Revenue Sensitivity

The Problem

In mobile advertising, it's well understood that performance experiences diminishing returns as customer spend increases. Our machine learning models prioritize the highest-quality user segments, those most likely to convert, and progressively move into lower-performing segments as budget scales. This creates a natural trade-off: while we aim to unlock higher budgets, our customers will quickly pull back if performance declines below target.

Often times, we find that we're exceeding performance goals but unable to secure additional budget due to concerns about performance degradation. In these cases, having a way to forecast a spend level that aligns with the customer's goals is invaluable. To address this, we needed a structured way to model the relationship between customer spend and the performance return for any given campaign. A model like this would enable us to identify the inflection point of our customer’s goal, and equip our commercial team with data-driven answers to our customers’ questions.

How I Solved It

To better understand the relationship between customer spend and performance, I developed a custom Explore in Looker that visualizes a logarithmic regression line between weekly spend and downstream performance metrics. The underlying dataset spans a full year of campaign data and is grouped by week to align with how our customers allocate budgets. The regression itself is computed within a derived table, with Looker parameters driving the logic inside the innermost CTE. These parameters allow users to dynamically toggle between cohorted and uncohorted data sources, and to simulate adjustments to revenue or margin assumptions directly within the dashboards.

While the resulting dashboards are powerful and flexible, their usefulness is dependent on a nuanced understanding of the data. Because misinterpretation could lead users to make confident but incorrect decisions, I implemented guardrails. Access to the Explore is limited to a vetted group of Looker power-users who received walkthroughs and context on its intended use. The dashboards themselves were moved to permission-managed folders to maintain control over visibility and ensure that decision-making remains informed and responsible.

The Core Resulting Dashboard

One of the key deliverables from this Explore was the Margin Sensitivity Dashboard, which enables users to simulate performance outcomes based on hypothetical Gross Revenue and margin inputs. In performance marketing, the net revenue margin is the proportion of Gross Revenue withheld. The remaining portion of revenue reinvested on the customer’s behalf to drive user acquisition and down-funnel performance is known as spend. Modeling on spend is critical, as it reflects the true scale of investment and its impact on performance.

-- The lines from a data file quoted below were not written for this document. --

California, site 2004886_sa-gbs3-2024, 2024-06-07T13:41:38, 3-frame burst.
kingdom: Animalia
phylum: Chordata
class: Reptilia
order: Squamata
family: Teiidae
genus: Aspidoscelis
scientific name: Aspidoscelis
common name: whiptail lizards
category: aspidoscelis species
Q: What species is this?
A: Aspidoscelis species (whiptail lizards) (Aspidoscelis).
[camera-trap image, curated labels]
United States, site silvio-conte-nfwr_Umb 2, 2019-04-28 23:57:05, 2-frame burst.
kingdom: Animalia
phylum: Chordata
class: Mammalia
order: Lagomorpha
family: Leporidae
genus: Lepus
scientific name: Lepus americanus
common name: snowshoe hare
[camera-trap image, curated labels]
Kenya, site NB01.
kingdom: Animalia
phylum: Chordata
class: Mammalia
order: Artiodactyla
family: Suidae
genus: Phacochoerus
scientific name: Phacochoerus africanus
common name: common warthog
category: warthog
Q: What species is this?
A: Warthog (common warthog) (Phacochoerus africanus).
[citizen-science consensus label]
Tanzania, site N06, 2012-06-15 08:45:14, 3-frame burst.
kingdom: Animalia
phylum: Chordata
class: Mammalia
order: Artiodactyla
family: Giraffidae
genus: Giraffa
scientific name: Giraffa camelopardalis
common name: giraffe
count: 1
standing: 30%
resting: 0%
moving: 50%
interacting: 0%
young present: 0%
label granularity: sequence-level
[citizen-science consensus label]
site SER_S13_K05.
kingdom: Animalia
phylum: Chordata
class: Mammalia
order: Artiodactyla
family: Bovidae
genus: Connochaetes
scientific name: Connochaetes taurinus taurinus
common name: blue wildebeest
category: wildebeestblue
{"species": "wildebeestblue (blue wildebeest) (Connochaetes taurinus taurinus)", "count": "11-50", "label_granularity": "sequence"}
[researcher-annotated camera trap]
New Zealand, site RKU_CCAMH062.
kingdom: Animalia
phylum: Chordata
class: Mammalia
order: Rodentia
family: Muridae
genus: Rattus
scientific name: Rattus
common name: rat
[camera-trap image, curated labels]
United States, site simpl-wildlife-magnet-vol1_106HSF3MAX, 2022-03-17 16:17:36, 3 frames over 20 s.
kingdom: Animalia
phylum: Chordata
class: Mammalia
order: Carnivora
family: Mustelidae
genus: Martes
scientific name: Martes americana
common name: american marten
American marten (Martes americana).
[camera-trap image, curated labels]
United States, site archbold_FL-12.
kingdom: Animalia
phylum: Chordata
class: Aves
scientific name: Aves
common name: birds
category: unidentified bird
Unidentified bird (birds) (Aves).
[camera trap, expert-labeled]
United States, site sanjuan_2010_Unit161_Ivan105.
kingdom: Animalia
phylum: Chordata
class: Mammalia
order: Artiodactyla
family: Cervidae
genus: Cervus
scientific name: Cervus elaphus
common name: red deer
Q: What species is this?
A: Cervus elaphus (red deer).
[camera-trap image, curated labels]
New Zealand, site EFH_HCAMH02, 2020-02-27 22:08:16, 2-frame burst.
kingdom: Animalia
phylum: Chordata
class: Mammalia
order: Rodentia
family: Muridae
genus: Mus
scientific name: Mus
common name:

By incorporating margin directly into the modeling logic, the dashboard accounts for scenarios where increased Gross Revenue could be offset by a higher margin, resulting in flat or even reduced spend. This nuance is essential, as spend, not Gross Revenue, is the primary driver in our regression model. Users can explore how changes to margin affect key metrics like Installs, Events, or Customer Revenue, making this a powerful tool for tradeoff analysis. It also supports strategic decision-making, whether the goal is to maximize Net Revenue, improve campaign performance, or finding equilibrium between rising budgets and degrading performance.

The user’s inputs are converted into a projected spend value, which is then fed into the regression model to estimate downstream KPIs. Each simulation is visualized alongside historical data points, with predicted values plotted on the same scale. R² values are embedded as error bars, encouraging users to assess the model’s fit visually before drawing conclusions. This design ensures transparency while empowering commercial and operations teams to engage in more data-informed planning and scenario modeling.

Flexibility through parameters

Dashboard users update parameters and filters to narrow in on a campaign, and compare different Revenue-Margin tuples. Within the same view, users can view the observed data from the most recent week, the model’s prediction of performance for the current combination of revenue and margin, and calculated metrics from a proposed change.

The user inputted values resolve to create the estimated KPIs, classifications, and comparisons above

  • Confidence is a classification of the R-squared value, where values lower than 0.70 are classified as “Low”

  • Sensitivity measures how sensitive a campaign would be to a revenue/margin change, the more sensitive a campaign is, the more volatile changes to performance will be as a result of changes

  • The ‘historical’ values are predicted metrics based on historic data. The name historic was chosen to reinforce that this tool is based on historic data, and will not account for recent changes made to the campaign.

  • The ‘incremental’ RPI in this instance, is the cost of driving each incremental install at the spend level chosen. It is calculated by taking the derivative of the regression at the user’s spend level for an instantaneous rate of change. This is a brand new idea for my team, which typically views the average cost per install (CPI).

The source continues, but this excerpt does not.